A recent study has shown that losartan, an AT1-receptor antagonist, interacts with thromboxane A2 (TxA2)/prostaglandin H2 (PGH2) receptors in human platelets. The aim of the present study was to analyse the ability of different angiotensin II (Ang II) AT1-receptor antagonists to inhibit TxA2-dependent human platelet activation. Platelets were obtained from healthy volunteers and were stimulated with the thromboxane A2 analogue, U46619 (10-6 mol/L). U46619-stimulated platelet activation was significantly reduced by losartan in a dose-dependent manner. Only maximal doses of valsartan (5x10-6 mol/L), reduced U46619-induced platelet activation. The active form of candesartan cilexetil, candesartan (CV-11974), failed to modify platelet activation. Losartan reduced the binding of [3H]-U46619 to platelets, an effect that was observed to a lesser extent with valsartan but not with CV-11974. These results suggest that, whilst some AT1-receptor antagonists reduce TxA2-dependent human platelet activation, it is not a feature common to all AT1 antagonists.

Inhibition of platelet activation in stroke-prone spontaneously hypertensive rats: comparison of losartan, candesartan, and valsartan.

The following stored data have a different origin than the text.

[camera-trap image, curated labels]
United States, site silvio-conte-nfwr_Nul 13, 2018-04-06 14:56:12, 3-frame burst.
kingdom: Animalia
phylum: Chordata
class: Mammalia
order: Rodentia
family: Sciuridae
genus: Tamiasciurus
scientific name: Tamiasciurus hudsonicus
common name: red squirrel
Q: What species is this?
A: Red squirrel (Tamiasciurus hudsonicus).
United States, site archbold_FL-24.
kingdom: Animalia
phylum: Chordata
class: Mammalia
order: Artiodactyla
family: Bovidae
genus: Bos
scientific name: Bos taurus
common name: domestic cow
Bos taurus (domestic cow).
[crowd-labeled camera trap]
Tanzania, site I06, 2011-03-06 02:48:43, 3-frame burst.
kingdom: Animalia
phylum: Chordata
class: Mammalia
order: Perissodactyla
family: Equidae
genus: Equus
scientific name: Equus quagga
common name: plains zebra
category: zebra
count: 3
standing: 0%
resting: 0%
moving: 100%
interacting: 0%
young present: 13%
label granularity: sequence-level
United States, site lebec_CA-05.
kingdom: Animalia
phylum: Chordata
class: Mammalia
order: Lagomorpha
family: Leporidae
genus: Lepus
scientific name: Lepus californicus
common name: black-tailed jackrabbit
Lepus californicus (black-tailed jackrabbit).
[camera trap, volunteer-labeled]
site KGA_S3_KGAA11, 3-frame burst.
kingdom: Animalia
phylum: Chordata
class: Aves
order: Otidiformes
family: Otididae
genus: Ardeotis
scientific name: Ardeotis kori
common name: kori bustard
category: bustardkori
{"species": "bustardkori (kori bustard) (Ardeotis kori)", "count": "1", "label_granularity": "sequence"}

In vitro studies have suggested that losartan interacts with the thromboxane (TxA2)/ prostaglandin H2 (PGH2) receptor in human platelets, reducing TxA2-dependent platelet activation. The aim of this study was to evaluate the effect of different angiotensin II type 1 receptor antagonists in stroke-prone spontaneously hypertensive rats (SHRSP). The level of platelet activation was assessed by determining P-selectin expression in platelets by flow cytometry. The ex vivo adhesion of platelets was also analyzed. The number of platelets that expressed P-selectin in SPSHR was significantly increased (% P-selectin expression: WKY 4 ± 0, 4%; SHRSP 15.5 ± 0, 8% [n = 8], p < 0.05). In SHRSP receiving losartan (20 mg/kg body weight per day) the percentage of platelets expressing P-selectin fell to levels close to that observed in WKY. The number of platelets from SHRSP treated with valsartan and candesartan (20 mg/kg body weight per day for 14 days) that expressed P-selectin was not significantly different from those from untreated SPRHR. Only losartan treatment reduced ex vivo platelet adhesion to a synthetic surface. The antiplatelet effect of losartan does not appear to be related to the level of blood pressure reduction. In ex vivo experiments, losartan significantly reduced the binding of the radiolabeled TxA2 agonist U46619 to platelets obtained from SHRSP in a dose-dependent manner. Treatment with losartan reduced the number of activated platelets in SHRSP independently of its blood pressure effects. TxA2-receptor blockade is proposed as a mechanism by which losartan can prevent platelet activation.